O programa foi apresentado pelo presidente Luiz Inácio Lula da Silva como uma ampliação do Novo Desenrola Brasil, política pública que tem como foco principal a renegociação de dívidas e a recuperação financeira da população.
A iniciativa surge em um cenário em que milhões de brasileiros atuam na informalidade, incluindo autônomos, pequenos empreendedores, vendedores ambulantes e prestadores de serviços sem vínculo empregatício formal.
Na prática, o programa pretende ampliar a análise de crédito, levando em consideração o histórico recente de pagamentos e comportamento financeiro, em vez de focar apenas na comprovação tradicional de renda.

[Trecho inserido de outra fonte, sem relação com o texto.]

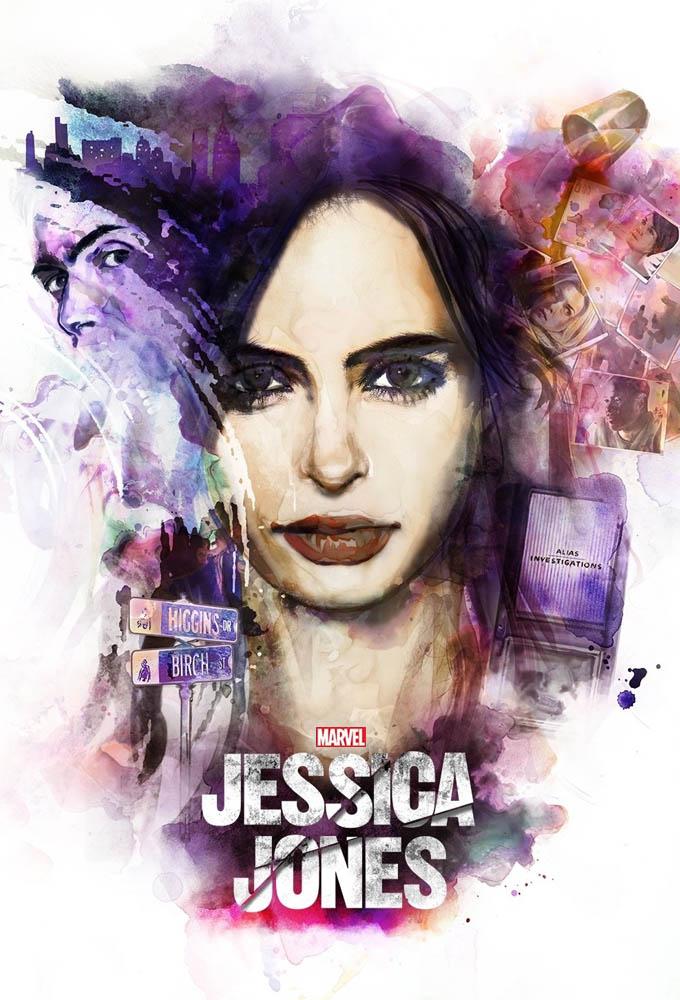 Marvel s Jessica Jones (S02E01)
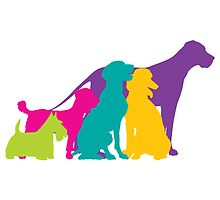 Dog Silhouettes Colour by Maria Bell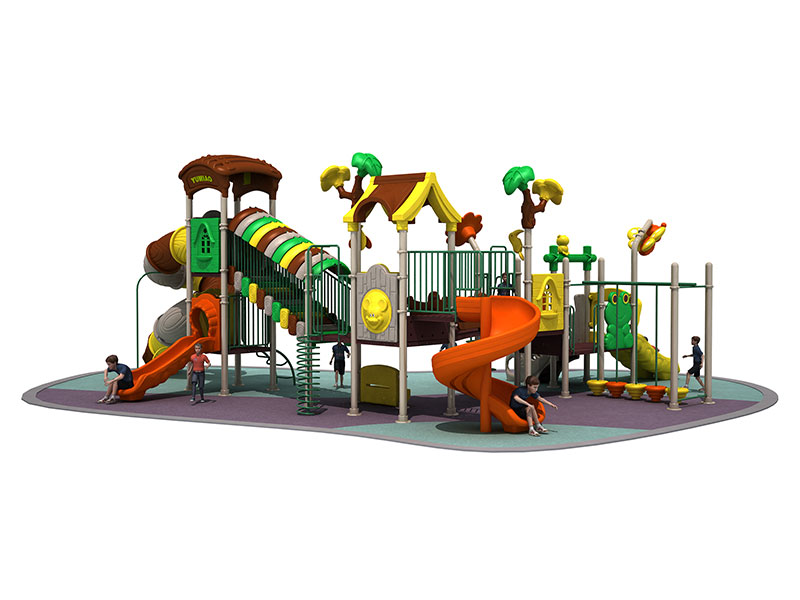 China Large Outdoor Playground with Spiral Slide MTH-008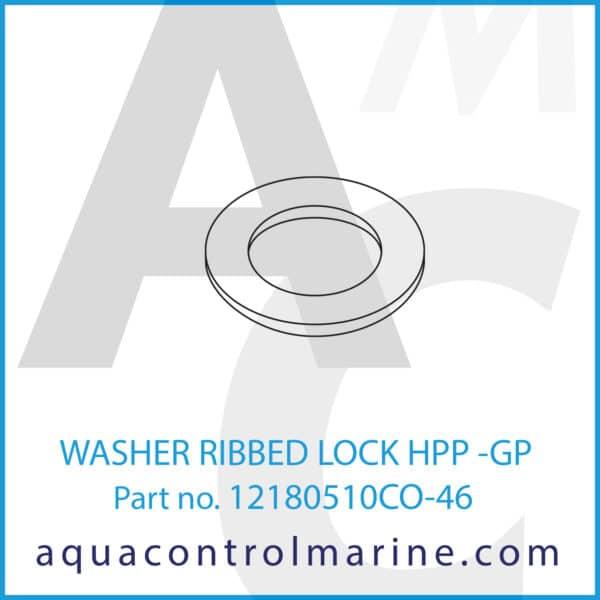 WASHER RIBBED LOCK HPP -GP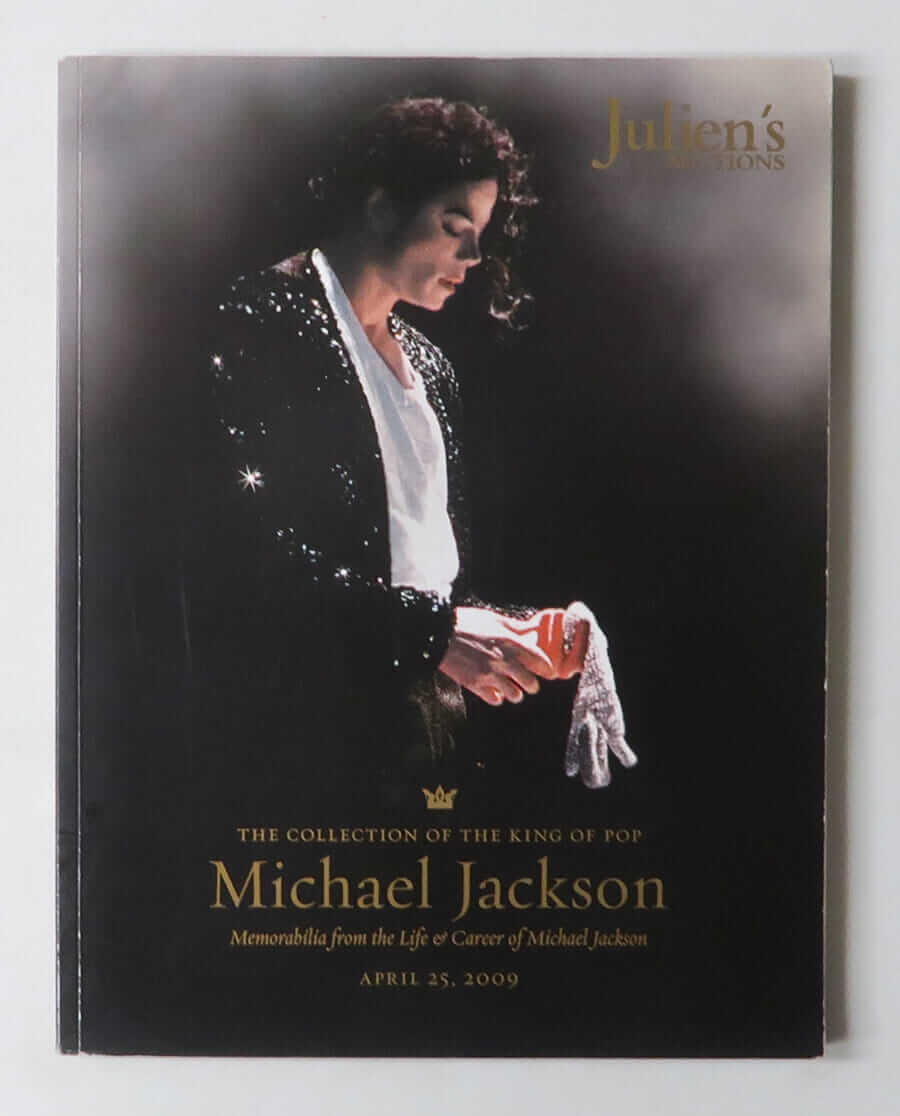 The Collection of the King of Pop Michael Jackson. Memorabilia From the Life and Career of Michael Jackson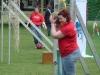 landesturnfest-tischtennis-ttvn-osnabrueck-2012-006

O governo avalia que essa medida pode facilitar o acesso ao crédito produtivo, estimular pequenos negócios e fortalecer o consumo interno, fatores considerados estratégicos para a economia.
O Novo Desenrola Brasil já vinha sendo apontado como uma das principais políticas econômicas voltadas à recuperação financeira das famílias brasileiras, principalmente para quem estava negativado.
Com o Desenrola Adimplentes, a proposta passa a mirar um novo perfil: pessoas que estão com as contas em dia, mas continuam enfrentando dificuldades para entrar no sistema formal de crédito.
Especialistas avaliam que a medida pode ter impacto direto na circulação de renda, especialmente em regiões onde a informalidade representa grande parte da atividade econômica.
O lançamento também reforça a estratégia do governo de ampliar políticas de inclusão econômica e fortalecer programas voltados às camadas mais vulneráveis da população.
Ainda devem ser divulgados detalhes sobre critérios de participação, instituições financeiras parceiras e prazos para adesão ao programa.
A expectativa é que a medida beneficie milhões de trabalhadores em todo o país, especialmente aqueles que dependem do crédito para manter suas atividades ou reorganizar sua vida financeira.